[Start of EXERCISE INPUT]

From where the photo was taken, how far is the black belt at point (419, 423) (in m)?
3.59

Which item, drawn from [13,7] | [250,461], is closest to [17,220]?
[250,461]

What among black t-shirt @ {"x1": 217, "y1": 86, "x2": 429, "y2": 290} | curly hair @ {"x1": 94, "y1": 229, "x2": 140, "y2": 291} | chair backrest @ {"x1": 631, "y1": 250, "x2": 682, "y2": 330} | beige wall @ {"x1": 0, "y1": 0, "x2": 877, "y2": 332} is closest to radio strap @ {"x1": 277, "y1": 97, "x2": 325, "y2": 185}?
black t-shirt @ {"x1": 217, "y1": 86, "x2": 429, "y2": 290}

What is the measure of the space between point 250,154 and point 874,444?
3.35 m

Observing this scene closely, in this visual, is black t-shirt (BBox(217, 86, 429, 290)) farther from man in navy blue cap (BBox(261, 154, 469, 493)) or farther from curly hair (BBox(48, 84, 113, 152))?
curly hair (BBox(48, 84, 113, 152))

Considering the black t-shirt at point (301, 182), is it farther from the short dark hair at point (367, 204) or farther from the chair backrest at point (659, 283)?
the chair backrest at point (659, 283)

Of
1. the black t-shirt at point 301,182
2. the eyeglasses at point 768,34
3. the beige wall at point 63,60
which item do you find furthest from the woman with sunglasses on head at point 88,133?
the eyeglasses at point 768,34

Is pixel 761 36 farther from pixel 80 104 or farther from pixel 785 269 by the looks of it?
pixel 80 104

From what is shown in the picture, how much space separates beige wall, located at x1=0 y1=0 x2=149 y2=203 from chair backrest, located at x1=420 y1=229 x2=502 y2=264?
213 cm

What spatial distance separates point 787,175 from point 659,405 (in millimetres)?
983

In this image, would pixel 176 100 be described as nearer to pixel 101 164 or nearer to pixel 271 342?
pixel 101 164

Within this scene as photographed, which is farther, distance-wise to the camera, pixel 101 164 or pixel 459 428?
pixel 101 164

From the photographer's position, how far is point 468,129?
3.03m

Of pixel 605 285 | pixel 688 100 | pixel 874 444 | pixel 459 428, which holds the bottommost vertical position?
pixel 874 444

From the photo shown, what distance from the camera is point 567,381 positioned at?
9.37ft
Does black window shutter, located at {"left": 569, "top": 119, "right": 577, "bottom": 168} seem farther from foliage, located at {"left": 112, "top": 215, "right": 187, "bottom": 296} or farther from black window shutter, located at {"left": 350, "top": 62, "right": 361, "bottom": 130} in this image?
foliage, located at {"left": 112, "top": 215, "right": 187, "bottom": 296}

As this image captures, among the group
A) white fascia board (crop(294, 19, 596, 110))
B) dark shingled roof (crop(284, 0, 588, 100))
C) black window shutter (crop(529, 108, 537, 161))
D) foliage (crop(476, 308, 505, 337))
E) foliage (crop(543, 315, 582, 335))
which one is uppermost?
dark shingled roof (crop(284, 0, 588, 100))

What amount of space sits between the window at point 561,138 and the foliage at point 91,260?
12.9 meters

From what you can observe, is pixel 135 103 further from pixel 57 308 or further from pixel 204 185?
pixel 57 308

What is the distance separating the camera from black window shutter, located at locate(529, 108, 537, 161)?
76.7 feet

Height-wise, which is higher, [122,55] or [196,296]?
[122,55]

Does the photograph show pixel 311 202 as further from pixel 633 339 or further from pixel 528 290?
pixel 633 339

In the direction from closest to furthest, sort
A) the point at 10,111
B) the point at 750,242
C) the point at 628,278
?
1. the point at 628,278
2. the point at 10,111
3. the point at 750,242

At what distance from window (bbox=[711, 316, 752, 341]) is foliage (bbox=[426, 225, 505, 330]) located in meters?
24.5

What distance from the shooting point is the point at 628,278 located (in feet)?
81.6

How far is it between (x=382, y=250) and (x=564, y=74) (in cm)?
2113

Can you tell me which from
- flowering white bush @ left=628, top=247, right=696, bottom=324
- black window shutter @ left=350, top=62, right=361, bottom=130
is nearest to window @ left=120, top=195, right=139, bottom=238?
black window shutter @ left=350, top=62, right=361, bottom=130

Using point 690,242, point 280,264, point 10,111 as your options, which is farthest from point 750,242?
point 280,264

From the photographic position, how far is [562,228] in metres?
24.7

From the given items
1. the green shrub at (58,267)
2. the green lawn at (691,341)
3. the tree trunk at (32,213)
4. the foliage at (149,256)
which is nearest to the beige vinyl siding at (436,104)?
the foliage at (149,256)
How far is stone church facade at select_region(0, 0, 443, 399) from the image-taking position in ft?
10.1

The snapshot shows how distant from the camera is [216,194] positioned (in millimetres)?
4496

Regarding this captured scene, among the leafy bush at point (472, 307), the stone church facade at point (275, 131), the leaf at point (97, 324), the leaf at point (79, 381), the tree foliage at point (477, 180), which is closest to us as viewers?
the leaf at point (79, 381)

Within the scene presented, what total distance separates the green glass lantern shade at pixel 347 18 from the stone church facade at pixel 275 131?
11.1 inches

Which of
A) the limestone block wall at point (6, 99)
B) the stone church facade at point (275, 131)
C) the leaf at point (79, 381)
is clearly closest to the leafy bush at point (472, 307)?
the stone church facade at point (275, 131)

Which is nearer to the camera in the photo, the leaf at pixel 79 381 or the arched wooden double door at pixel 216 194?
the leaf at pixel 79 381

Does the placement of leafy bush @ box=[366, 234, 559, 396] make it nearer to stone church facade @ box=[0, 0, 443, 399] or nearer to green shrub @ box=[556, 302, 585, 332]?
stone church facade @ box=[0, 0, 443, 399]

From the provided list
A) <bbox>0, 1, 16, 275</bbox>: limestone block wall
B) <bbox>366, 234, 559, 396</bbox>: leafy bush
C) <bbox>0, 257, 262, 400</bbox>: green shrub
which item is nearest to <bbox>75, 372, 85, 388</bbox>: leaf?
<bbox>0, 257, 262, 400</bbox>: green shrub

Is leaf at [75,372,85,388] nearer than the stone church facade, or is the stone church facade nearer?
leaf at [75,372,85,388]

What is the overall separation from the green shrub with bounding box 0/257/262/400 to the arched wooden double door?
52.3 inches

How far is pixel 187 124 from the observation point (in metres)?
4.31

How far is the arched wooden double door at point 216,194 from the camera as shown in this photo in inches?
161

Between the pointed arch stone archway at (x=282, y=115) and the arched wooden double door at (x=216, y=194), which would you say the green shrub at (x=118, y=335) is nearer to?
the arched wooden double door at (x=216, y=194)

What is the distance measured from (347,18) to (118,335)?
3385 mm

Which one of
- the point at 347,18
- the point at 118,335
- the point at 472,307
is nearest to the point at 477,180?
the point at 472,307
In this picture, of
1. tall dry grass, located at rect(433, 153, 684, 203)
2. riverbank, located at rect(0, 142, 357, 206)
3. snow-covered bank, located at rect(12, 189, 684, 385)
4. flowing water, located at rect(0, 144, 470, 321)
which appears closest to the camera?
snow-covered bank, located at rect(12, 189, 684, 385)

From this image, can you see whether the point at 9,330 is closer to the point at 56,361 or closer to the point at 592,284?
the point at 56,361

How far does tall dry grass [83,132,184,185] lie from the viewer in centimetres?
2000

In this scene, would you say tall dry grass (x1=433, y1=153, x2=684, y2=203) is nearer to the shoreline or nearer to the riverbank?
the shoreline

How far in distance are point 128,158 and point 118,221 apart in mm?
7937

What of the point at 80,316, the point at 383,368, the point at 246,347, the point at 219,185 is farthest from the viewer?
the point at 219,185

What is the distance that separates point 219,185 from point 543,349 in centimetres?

[End of EXERCISE INPUT]

WHAT YOU NEED TO DO
Can you copy the entries above word for word, starting at the line that contains "Does black window" and stopping after the line that contains "12.9 meters"?

ANSWER TO THE PROBLEM
Does black window shutter, located at {"left": 569, "top": 119, "right": 577, "bottom": 168} seem farther from foliage, located at {"left": 112, "top": 215, "right": 187, "bottom": 296} or farther from black window shutter, located at {"left": 350, "top": 62, "right": 361, "bottom": 130} in this image?
foliage, located at {"left": 112, "top": 215, "right": 187, "bottom": 296}

As this image captures, among the group
A) white fascia board (crop(294, 19, 596, 110))
B) dark shingled roof (crop(284, 0, 588, 100))
C) black window shutter (crop(529, 108, 537, 161))
D) foliage (crop(476, 308, 505, 337))
E) foliage (crop(543, 315, 582, 335))
which one is uppermost?
dark shingled roof (crop(284, 0, 588, 100))

What amount of space sits between the window at point 561,138 and the foliage at point 91,260?
12.9 meters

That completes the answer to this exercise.